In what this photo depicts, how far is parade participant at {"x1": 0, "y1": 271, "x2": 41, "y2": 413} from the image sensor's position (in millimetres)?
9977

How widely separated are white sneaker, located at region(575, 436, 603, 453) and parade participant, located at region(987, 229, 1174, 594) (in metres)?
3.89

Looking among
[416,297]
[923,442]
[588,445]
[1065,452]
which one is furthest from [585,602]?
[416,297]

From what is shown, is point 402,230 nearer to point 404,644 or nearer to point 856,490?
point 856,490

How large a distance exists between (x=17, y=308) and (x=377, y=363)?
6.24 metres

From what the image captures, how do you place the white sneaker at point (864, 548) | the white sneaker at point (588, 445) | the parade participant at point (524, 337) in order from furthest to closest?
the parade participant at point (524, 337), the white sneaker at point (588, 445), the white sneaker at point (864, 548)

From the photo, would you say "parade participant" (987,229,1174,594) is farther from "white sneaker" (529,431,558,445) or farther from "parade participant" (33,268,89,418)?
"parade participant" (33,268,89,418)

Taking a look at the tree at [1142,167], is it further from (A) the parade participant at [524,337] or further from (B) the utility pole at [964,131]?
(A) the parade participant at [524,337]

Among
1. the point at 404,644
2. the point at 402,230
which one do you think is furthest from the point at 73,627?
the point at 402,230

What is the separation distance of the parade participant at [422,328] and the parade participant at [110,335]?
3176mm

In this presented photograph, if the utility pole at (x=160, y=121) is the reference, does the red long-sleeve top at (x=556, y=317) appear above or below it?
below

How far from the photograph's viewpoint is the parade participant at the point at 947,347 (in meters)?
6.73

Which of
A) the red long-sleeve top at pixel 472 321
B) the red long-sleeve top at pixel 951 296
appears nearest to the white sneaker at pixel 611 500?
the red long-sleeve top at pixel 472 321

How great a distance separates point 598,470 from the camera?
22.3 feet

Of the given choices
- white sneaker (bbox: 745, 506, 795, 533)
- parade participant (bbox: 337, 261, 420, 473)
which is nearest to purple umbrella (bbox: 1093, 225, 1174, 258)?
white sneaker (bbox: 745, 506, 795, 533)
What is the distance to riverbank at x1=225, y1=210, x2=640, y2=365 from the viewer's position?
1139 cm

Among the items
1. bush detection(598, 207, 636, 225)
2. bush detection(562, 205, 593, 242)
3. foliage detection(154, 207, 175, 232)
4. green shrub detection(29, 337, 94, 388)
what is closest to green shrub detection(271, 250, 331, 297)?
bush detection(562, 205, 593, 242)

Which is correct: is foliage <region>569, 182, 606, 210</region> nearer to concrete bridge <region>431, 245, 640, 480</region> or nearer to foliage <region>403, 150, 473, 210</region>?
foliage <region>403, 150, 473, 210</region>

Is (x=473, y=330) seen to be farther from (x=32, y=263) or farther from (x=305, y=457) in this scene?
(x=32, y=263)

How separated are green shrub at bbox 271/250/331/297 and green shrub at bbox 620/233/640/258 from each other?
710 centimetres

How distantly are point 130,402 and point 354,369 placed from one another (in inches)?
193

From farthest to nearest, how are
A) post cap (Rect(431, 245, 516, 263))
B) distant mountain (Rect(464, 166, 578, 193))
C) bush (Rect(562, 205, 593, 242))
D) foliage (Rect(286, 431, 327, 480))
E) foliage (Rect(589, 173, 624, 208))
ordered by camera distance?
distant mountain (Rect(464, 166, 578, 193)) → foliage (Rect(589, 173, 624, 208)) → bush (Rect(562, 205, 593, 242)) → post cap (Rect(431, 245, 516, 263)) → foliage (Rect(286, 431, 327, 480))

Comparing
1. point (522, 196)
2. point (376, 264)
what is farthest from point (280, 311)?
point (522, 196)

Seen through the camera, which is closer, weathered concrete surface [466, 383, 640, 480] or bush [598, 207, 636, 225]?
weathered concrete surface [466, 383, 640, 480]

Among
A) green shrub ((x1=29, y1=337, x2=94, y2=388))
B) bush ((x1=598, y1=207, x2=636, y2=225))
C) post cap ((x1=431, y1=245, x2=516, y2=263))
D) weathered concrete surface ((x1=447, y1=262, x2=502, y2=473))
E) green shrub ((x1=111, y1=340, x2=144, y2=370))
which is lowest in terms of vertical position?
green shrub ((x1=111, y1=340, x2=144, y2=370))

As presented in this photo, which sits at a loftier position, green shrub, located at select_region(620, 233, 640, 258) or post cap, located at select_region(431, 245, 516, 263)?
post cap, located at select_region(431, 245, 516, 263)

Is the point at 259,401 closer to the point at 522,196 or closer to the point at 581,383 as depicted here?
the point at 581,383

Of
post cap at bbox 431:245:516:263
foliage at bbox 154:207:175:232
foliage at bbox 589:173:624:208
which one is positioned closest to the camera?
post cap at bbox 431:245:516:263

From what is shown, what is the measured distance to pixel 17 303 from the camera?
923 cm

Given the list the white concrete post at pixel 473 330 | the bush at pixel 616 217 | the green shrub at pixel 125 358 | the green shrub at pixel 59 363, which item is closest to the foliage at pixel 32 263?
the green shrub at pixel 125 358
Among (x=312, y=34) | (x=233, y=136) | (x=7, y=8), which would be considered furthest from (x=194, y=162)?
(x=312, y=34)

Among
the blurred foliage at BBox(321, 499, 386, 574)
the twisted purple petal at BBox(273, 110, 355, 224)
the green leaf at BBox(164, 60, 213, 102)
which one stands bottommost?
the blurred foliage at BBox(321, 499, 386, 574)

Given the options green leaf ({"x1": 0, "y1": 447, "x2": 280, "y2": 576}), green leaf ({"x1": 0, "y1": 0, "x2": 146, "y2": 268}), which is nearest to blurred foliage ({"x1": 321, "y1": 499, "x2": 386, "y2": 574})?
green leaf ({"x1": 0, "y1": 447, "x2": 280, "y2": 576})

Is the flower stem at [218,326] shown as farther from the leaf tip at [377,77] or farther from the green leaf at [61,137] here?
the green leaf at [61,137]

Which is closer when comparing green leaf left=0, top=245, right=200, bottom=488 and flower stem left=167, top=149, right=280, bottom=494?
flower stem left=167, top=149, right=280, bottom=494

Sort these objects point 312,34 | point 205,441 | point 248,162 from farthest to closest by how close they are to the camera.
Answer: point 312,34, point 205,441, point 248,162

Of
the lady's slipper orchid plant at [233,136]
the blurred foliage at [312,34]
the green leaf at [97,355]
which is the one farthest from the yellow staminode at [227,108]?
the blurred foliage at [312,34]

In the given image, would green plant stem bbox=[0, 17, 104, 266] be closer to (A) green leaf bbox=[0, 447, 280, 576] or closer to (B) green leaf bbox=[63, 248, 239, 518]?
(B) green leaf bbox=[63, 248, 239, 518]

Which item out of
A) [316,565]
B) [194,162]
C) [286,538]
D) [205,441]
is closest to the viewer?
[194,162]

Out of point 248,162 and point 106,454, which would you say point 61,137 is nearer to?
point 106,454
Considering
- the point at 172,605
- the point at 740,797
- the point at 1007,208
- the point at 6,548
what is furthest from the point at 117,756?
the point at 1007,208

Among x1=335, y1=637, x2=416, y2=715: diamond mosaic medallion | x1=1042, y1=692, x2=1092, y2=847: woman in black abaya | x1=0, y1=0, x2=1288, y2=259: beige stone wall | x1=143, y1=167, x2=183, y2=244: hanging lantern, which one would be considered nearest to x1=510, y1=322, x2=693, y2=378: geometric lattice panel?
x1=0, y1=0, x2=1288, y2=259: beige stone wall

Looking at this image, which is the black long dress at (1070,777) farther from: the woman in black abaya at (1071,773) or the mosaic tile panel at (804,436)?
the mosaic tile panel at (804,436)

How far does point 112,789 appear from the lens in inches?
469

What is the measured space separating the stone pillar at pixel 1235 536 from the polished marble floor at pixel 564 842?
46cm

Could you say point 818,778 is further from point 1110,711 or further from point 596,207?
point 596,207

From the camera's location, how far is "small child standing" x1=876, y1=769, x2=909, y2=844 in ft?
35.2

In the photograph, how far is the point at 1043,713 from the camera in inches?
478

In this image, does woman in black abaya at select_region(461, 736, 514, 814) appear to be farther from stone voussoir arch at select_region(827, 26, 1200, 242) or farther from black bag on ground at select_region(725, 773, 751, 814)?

═══

Please rewrite the items starting with the line containing "From what is shown, is" and going on through the line containing "6.24 metres", replacing "nearer" with "closer" and leaving everything else unchanged.

SOLUTION TO THIS EXERCISE -
From what is shown, is point 402,230 closer to point 404,644 or closer to point 856,490?
point 856,490

How large a distance exists between (x=17, y=308) and (x=377, y=363)?
6.24 metres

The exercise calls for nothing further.